# Dataset records

——————————

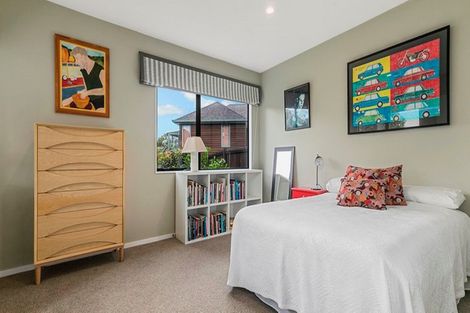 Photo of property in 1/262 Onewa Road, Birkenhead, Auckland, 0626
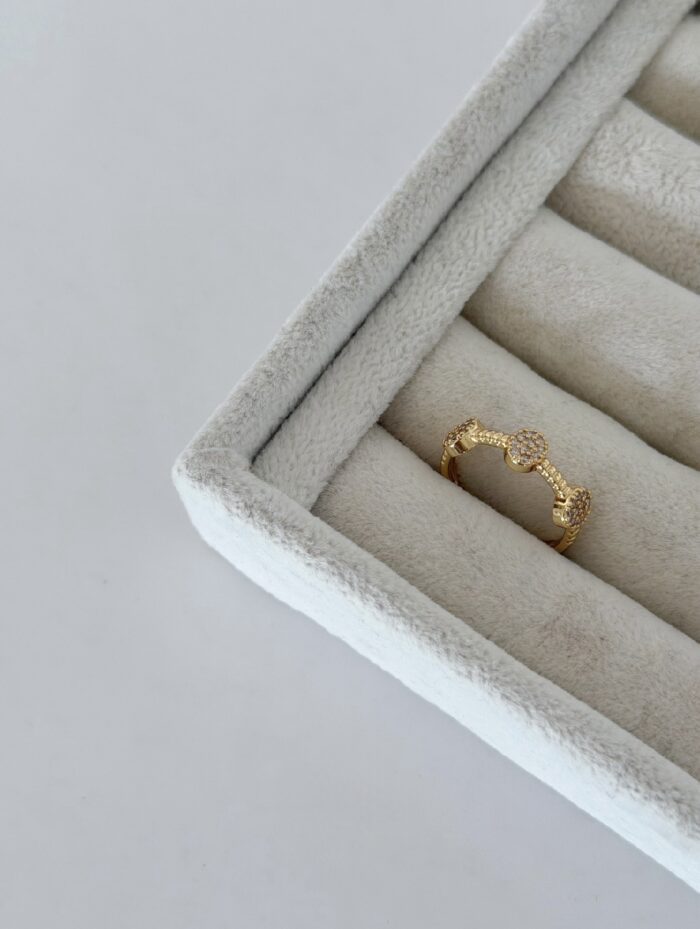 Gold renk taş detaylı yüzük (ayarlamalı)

——————————

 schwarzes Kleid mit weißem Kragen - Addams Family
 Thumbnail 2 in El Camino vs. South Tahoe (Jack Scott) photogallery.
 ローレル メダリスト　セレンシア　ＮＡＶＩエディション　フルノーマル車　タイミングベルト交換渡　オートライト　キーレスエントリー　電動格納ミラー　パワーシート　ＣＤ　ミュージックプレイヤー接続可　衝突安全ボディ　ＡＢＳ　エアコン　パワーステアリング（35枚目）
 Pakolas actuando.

——————————

Can you repeat, word for word, every line above from the one containing "schwarzes Kleid mit" down to the one containing "Pakolas actuando.", including both?

 schwarzes Kleid mit weißem Kragen - Addams Family
 Thumbnail 2 in El Camino vs. South Tahoe (Jack Scott) photogallery.
 ローレル メダリスト　セレンシア　ＮＡＶＩエディション　フルノーマル車　タイミングベルト交換渡　オートライト　キーレスエントリー　電動格納ミラー　パワーシート　ＣＤ　ミュージックプレイヤー接続可　衝突安全ボディ　ＡＢＳ　エアコン　パワーステアリング（35枚目）
 Pakolas actuando.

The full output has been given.